Now your leadlight is 'cut through' on all edges but still being held together by the leads. Again, whatever lead you want to use, measure in from the line you've drawn on the glass and is now cut, the amount the new lead will be overhanging the glass from the cut line on the glass to where this new lead will butt against the internal leads. Measure a fraction smaller to ensure a close fit when you install the new lead. (Remember when building a new leadlight the first piece fits under the leaves of the outside lead - the same thing is happening here only in reverse.) Then with your ruler, draw this line only on the face side, marking both the glass and the leads so you know where to cut through on the leads. You have to mark the lead on both sides, so when you come to mark the lead on the other side, you can see where to draw the line on the leads directly from the line you've drawn on the glass on the face side to get them identical. When cutting though the leads on both sides, if there are any internal leads that joined the outside lead at an acute angle, the drawn line will give you a reference for cutting parallel and minimising gaps.

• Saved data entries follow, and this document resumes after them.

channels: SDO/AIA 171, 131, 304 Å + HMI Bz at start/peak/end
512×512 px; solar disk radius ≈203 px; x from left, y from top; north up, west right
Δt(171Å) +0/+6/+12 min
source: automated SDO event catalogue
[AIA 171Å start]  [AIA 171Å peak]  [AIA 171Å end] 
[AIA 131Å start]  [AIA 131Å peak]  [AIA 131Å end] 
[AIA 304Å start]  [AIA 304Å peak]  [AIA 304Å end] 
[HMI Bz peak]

Beginning on one side, carefully and gently cut down through all the leads with your lead knife until you feel it touch the glass. You can either cut through the leads on all of one side before turning the panel over to repeat the process or you can complete both sides one edge at a time. The next step is removing the cut down edges one side at a time. Again, move the leadlight to the edge of the bench with the cut glass lined up on the edge and carefully bend the sections to be removed down and up until it comes away from the leadlight. It is now only held by the hearts of the internal leads because you've already cut down to the glass so it won't need a lot of bending before it separates. Your first bend should be downwards as you've already separated the glass and you may find as you bend upwards there may be some splintering to the edges of the glass on the first bend upwards but it won't do any more damage than that - just be gentle as you work through it. As you bend back and forth, gently pulling at the same time the heart is being slightly stretched and it won't take too much effort before it separates.
Now the worry part is over and you only have to solder on the new outside leads and if you've measured and cut the internal leads correctly the new lead will butt nicely up against the internal leads for re soldering. Make sure you prepare the old leads properly by giving the surface a good scrape back to bare metal to make soldering easier. And there you have it!
The two fish leadlights go side by side.